潜在意識系願望成就──鍵は「エゴとの距離」にある
はじめに──
どれほど優れたメソッドを学び、毎日実践していても、願望が現実化しない。それは能力の差でも、努力不足でもない。原因はもっと根本的なところにある。エゴと自分が同一化したまま、メソッドを行っているからである。
潜在意識系願望成就の世界では、108氏をはじめ多くの達人たちが「既にある」「エゴは幻想である」と語る。それは真実である。しかし、多くの人にとってそれはあまりにも抽象的で、頭では理解できても、心の奥底で腑に落ちない。結果として、「理解したつもりのエゴ」が、願望成就ごっこを繰り返す。現実は変わらず、焦りと落胆だけが増える。
では、どうすればよいのか。幻想かどうかという議論は一旦置くべきであるエゴが「ある」と感じているのなら、その感覚を否定せず、真正面から観察すること。それこそが、もっとも現実的で、もっとも効果的なアプローチである。そしてその方法こそ、「自己観察」である。
なぜ願望は叶わないのか──「不足した私」が願っているから
願望が叶わない最大の理由は、願望の中身ではない。願望を抱いている「立ち位置」が、既に不足であることにある。
お金が欲しい → いま私はお金がない
愛されたい → いま私は愛されていない
-成功したい → いま私は成功していない
表向きは「叶えたい」と思っていても、裏側では常に「いまの私は足りていない」が前提として息づいている。人はその無意識の前提から離れられない存在である。つまり、「不足した私」が願望を抱けば抱くほど、不足が強化される。

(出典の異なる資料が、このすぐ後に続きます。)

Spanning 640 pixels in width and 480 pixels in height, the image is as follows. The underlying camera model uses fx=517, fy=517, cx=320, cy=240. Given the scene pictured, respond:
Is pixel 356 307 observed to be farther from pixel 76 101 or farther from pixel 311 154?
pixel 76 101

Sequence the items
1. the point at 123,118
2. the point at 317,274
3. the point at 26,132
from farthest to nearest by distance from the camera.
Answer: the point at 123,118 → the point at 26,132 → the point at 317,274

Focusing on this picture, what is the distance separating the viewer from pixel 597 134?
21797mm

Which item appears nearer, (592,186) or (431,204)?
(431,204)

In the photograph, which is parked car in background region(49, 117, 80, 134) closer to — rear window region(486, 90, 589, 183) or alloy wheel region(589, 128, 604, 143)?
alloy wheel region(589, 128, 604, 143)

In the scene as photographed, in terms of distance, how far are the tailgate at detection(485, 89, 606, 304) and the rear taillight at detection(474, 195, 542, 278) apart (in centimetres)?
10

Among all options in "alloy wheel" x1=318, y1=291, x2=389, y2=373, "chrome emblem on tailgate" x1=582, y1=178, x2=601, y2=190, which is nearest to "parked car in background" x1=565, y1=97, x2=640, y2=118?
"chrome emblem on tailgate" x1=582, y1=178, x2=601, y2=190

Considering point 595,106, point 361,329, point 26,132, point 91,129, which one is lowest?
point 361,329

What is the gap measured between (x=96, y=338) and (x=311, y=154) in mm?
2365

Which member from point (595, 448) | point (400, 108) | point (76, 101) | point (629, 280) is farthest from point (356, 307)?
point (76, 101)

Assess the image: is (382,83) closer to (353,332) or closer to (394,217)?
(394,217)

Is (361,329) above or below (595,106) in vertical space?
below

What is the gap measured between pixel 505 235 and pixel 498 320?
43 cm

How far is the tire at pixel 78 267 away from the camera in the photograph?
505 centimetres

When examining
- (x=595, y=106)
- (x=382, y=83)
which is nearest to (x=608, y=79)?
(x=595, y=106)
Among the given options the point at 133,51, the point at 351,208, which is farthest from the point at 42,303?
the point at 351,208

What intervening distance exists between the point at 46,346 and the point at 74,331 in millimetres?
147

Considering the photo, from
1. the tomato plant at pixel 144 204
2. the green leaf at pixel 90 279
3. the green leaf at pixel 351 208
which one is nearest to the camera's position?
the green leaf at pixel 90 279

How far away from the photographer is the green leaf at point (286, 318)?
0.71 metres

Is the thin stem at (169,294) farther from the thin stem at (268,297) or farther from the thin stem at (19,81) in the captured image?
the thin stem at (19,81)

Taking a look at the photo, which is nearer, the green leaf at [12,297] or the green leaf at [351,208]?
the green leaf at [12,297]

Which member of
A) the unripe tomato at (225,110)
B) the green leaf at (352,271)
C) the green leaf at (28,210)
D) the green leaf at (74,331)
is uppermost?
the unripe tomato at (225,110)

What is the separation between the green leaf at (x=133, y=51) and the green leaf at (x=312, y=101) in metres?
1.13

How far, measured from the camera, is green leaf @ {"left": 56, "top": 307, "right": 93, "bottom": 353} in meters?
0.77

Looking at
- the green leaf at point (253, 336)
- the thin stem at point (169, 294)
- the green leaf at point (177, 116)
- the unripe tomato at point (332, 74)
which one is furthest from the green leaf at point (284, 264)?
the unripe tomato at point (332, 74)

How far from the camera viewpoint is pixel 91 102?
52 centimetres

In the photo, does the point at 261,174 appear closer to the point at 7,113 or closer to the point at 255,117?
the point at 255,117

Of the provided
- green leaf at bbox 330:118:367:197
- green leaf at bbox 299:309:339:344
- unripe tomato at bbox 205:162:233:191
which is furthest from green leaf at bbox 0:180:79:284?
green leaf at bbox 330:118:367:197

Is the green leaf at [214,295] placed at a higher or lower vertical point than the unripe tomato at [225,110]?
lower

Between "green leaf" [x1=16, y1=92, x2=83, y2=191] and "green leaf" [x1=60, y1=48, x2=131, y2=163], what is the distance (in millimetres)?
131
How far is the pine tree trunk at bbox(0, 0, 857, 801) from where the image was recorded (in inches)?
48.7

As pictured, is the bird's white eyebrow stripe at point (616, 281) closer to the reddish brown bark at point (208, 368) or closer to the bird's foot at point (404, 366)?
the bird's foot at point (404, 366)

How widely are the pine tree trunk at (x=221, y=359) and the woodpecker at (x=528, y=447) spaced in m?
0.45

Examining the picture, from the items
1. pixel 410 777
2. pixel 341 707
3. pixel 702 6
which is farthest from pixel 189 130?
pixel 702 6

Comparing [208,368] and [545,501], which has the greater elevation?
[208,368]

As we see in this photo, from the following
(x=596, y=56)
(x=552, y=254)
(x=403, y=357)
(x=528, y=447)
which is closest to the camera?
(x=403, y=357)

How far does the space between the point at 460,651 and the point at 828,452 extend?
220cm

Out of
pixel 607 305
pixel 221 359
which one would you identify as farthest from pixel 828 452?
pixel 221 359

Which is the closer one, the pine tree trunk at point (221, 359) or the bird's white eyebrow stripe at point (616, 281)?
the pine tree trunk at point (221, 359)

それゆえに、どれだけアファメーションを繰り返しても、潜在意識に願望を刷り込もうとしても、心の底ではこうつぶやいている。「でも、現実は違うよね」と。
達人の言葉が腑に落ちない理由
達人たちは口を揃えて言う。「エゴは幻想である」「努力しなくていい」「既にある世界を生きなさい」と。これは真実である。しかし、多くの人はこの言葉で逆に苦しむ。
なぜか?
頭では理解したつもりなのに、現実が変わらないからである。
そして心のどこかでこう思う。「私はまだ悟れていない」「本当に分かった人だけが願望を叶えられるのか」と。
このギャップこそ、エゴの罠である。理解できないのではない。エゴと一体化したまま理解しようとしているから、永遠に掴めないのだ。
だからこそ、幻想かどうかより「一度、エゴを見る」
重要なのは、エゴを否定することではない。排除することでもない。むしろ逆である。「エゴがある」という前提を認め、観察し、距離を置くこと。
不安になる自分
比較して落ち込む自分
認められたい、愛されたいと渇望する自分
これらを「ダメなもの」「消すべきもの」と扱うのではなく、ただ見る。裁かず、修正もせず、ただ「そこにあるもの」として眺める。この行為が「自己観察」である。
自己観察とは何か?
自己観察とは、思考や感情の流れを止めることではない。ポジティブに変えることでもない。
「思考・感情を体験している主体」と、「それを見つめている何か」とを分けること。
この瞬間、エゴとの同一化がゆるむ。すると、思考や感情はただの現象として見えるようになり、飲み込まれなくなる。
自己観察によって起こる変化
1. 思考や感情に巻き込まれなくなる
「私は不安だ」ではなく、「不安が起きている」と見えるようになる。
2. 不足感が静まる
願望成就を邪魔していた焦りや欠乏感が、自然に弱まっていく。
3. 「既にある」という感覚が自然と現れる
努力して作る安心ではなく、理由もなく満ちている静けさが、ふと現れる。
4. 行動と現実が変わる
無理に動くのではなく、整った状態から自然に動きたくなる。すると結果も変わる。
おわりに──方法ではなく「どこから願うか」
願望成就の本質は、「何をするか」ではない。
「どこからそれをしているか」である。
エゴと一体化したまま、どれほど努力しても、それは不足の延長でしかない。
しかし、エゴを否定せず、ただ観察し、距離を置いたとき──
願望は、足りないから求めるものではなく、「すでにあるものを味わい始める行為」へと変わる。
そしてそのとき、人は初めてこう思う。
「ああ、叶える必要なんてなかった。最初から、ここにあったのだ」と。